_TEXTO DE ORIGEM_
Os clubes estão mais uma vez calados. Dispersos. Incapazes de se unir por um projeto independente. Era o momento ideal para deixarem de lado suas rusgas infantis, a rivalidade histórica, e se organizar para fundar uma Liga Nacional de verdade. Independente e forte, capaz de gerir campeonatos, arbitragens, calendários e direitos de transmissão. Mas, como sempre, optaram pelo conforto da submissão. Pela dependência.
Perderam. De novo. Este, no entanto, não é apenas um erro estratégico. É um ato de covardia histórico.

O fracasso coletivo também escancara o enfraquecimento dos dois blocos que hoje tentam organizar o futebol fora da CBF — Libra e LFU. Ambos mostraram pouca capacidade de articulação, nenhum senso de urgência e uma total incapacidade de formar uma frente unificada. O resultado é o esvaziamento de qualquer esperança real de autonomia.

A fragmentação dos clubes, mais uma vez, serve perfeitamente aos interesses da CBF e das federações que a controlam. E que não venham reclamar depois. Porque o futebol brasileiro está sendo entregue — mais uma vez — a quem não joga, não investe, não treina, não entra em campo, mas que manda. Manda muito. E sempre manda contra os interesses do próprio jogo.

_DADOS FORNECIDOS_
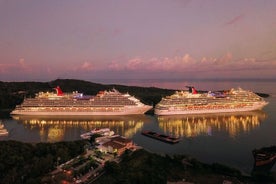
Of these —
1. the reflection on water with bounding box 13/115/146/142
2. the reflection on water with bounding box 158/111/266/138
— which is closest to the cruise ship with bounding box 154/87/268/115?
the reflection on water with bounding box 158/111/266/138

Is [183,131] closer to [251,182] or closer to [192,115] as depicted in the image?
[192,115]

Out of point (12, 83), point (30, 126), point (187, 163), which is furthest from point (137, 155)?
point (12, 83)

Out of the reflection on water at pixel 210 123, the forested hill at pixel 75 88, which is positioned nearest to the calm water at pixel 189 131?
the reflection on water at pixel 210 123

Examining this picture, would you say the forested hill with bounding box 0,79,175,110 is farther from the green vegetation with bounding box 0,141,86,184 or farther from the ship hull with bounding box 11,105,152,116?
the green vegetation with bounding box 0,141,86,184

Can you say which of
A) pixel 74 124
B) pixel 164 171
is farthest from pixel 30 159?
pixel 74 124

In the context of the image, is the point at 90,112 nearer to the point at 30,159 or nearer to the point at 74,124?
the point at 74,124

...

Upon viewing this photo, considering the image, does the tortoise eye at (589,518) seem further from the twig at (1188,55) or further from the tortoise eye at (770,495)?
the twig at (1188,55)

_OBJETIVO_
No texto sobre os clubes de futebol, quais são os dois blocos que hoje tentam organizar o futebol fora da CBF? Os registros não têm nenhum papel nesta tarefa.

_EXERCÍCIO RESOLVIDO_
Libra e LFU.